Molly Mickela

Communications and Media Studies, Digital Media Production and Film

For Everything There is a Season

Photography

For everything there is a season, a verse from the bible meaning, there is a right time for everything. You are not defined by what is happening around you, these circumstances may change and condition you, but regardless, you are growing. After living in Greece the first few months of the pandemic I decided that this spring I wanted to capture places of worship that are for many Greeks, spaces of community and hope. I moved to the Island of Paros March 3rd. My quality of life in that spring was of a completely different nature compared to my friends and family at home. Time was constructing a new reality and death became a constant part of everyone's lives as we were soon surrounded by it. My new place to live reflected the fact that I was not experiencing this pandemic the same way I would have had I been in a context that I was familiar with. Instead, I was in the middle of a dense emotional experience while the world was going through its own. When I returned from Greece, everything slowed down instantaneously. Not only was I entering a world very different from the one I left, but I was returning to a new season and new way of living. I returned home on July 4th. In the first months of being home, three people I knew committed suicide. Another death in November from alcoholism. In December my family was hit the hardest with the loss of my great aunt who, after entering a nursing home in October, caught COVID-19 and passed away days before Christmas. We said goodbye to her for the last time through a facetime call on my father’s phone.
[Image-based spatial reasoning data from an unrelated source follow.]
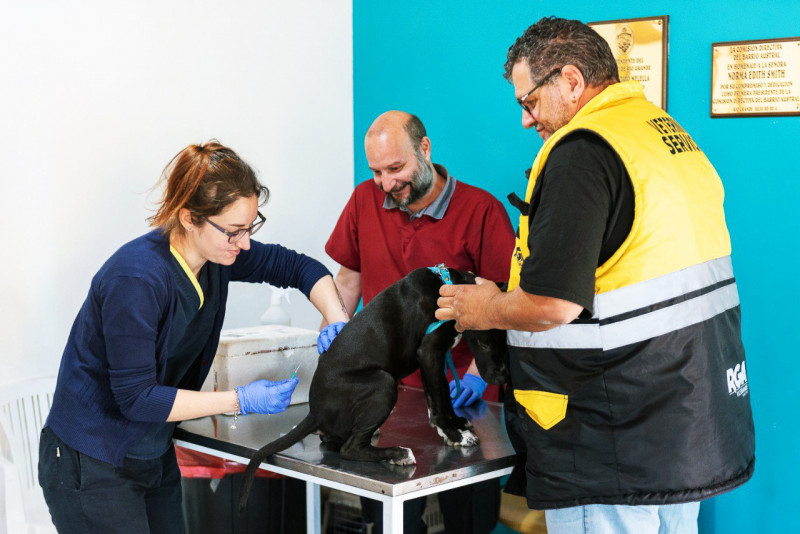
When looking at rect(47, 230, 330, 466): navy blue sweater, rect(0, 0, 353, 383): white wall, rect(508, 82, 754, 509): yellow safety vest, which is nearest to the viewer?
rect(508, 82, 754, 509): yellow safety vest

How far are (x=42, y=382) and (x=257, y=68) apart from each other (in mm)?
1530

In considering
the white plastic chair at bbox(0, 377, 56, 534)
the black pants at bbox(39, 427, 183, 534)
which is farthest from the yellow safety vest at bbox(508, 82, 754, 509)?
the white plastic chair at bbox(0, 377, 56, 534)

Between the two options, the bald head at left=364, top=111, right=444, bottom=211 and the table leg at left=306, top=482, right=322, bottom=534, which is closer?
the bald head at left=364, top=111, right=444, bottom=211

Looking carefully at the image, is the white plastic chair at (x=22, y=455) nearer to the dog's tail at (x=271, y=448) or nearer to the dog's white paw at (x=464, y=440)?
the dog's tail at (x=271, y=448)

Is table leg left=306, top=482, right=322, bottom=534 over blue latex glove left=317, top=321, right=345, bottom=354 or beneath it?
beneath

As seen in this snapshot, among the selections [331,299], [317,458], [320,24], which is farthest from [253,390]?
[320,24]

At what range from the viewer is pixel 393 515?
5.70 ft

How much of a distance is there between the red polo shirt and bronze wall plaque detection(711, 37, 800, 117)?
839mm

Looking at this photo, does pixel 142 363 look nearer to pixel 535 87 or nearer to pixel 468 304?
pixel 468 304

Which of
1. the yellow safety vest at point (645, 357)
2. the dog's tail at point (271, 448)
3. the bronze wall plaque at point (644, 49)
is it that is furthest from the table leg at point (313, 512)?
the bronze wall plaque at point (644, 49)

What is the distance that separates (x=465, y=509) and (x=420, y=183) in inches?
42.8

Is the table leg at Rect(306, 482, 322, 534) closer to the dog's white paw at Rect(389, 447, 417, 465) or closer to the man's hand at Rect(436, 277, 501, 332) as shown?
the dog's white paw at Rect(389, 447, 417, 465)

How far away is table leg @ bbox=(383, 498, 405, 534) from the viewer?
5.67ft

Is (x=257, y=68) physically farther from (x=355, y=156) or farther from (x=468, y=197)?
(x=468, y=197)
She lay there lifeless, and blue hooked up to ventilators with a nurse holding a camera to her face, unresponsive and unrecognizable.

From my loss I wanted to try and see if I could capture strength within communal grief. My idea for this project was to look at places of worship during the pandemic. I wanted my pictures to be darker with an emphasis on the light. It was important for each photograph to have a meaning and to tie seamlessly into one another. My idea was for the pictures to ask questions without giving answers. What do these spaces mean now? How have they adopted during the pandemic? What does grief look like? The world was, and still is going through this collective grieving. This emotion is not only phycological but physical. We are just starting to emerge from a state of confinement and fear. While there's a great joy in finally being free and able to see loved ones, what follows is an era of grieving the life we knew, the people we lost, and the changed world that we are stepping foot into. Grief is not linear; it is processed in stages. Everyone lost someone or something during this time, so how do we begin again? What are the next steps through our grief? Throughout the pandemic there were moments of great fear, but like these spaces I thought it was important to see the hope. With all loss and change comes a new potential. Fear is replaced by weariness, but the color is beginning to return one's cheeks.